LLMs Can Get "Brain Rot"!
- URL: http://arxiv.org/abs/2510.13928v1
- Date: Wed, 15 Oct 2025 13:28:49 GMT
- Title: LLMs Can Get "Brain Rot"!
- Authors: Shuo Xing, Junyuan Hong, Yifan Wang, Runjin Chen, Zhenyu Zhang, Ananth Grama, Zhengzhong Tu, Zhangyang Wang,
- Abstract summary: Continual exposure to junk web text induces lasting cognitive decline in large language models (LLMs)<n>We run controlled experiments on real Twitter/X corpora, constructing junk and reversely controlled datasets.<n>Results provide significant, multi-perspective evidence that data quality is a causal driver of LLM capability decay.
- Score: 68.08198331505695
- License: http://arxiv.org/licenses/nonexclusive-distrib/1.0/
- Abstract: We propose and test the LLM Brain Rot Hypothesis: continual exposure to junk web text induces lasting cognitive decline in large language models (LLMs). To causally isolate data quality, we run controlled experiments on real Twitter/X corpora, constructing junk and reversely controlled datasets via two orthogonal operationalizations: M1 (engagement degree) and M2 (semantic quality), with matched token scale and training operations across conditions.
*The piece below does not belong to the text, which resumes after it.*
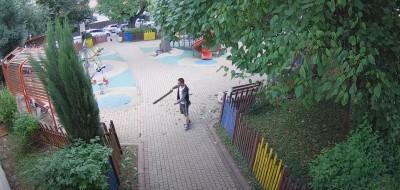 Мъж троши оградата на детската площадка до Старата поща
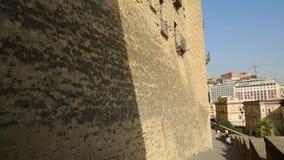 Donna che cammina vicino al bello castello antico dell'uovo a Napoli, turismo in Italia stock footage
Contrary to the control group, continual pre-training of 4 LLMs on the junk dataset causes non-trivial declines (Hedges' $g>0.3$) on reasoning, long-context understanding, safety, and inflating "dark traits" (e.g., psychopathy, narcissism). The gradual mixtures of junk and control datasets also yield dose-response cognition decay: for example, under M1, ARC-Challenge with Chain Of Thoughts drops $74.9 \rightarrow 57.2$ and RULER-CWE $84.4 \rightarrow 52.3$ as junk ratio rises from $0\%$ to $100\%$. Error forensics reveal several key insights. First, we identify thought-skipping as the primary lesion: models increasingly truncate or skip reasoning chains, explaining most of the error growth. Second, partial but incomplete healing is observed: scaling instruction tuning and clean data pre-training improve the declined cognition yet cannot restore baseline capability, suggesting persistent representational drift rather than format mismatch. Finally, we discover that the popularity, a non-semantic metric, of a tweet is a better indicator of the Brain Rot effect than the length in M1. Together, the results provide significant, multi-perspective evidence that data quality is a causal driver of LLM capability decay, reframing curation for continual pretraining as a \textit{training-time safety} problem and motivating routine "cognitive health checks" for deployed LLMs.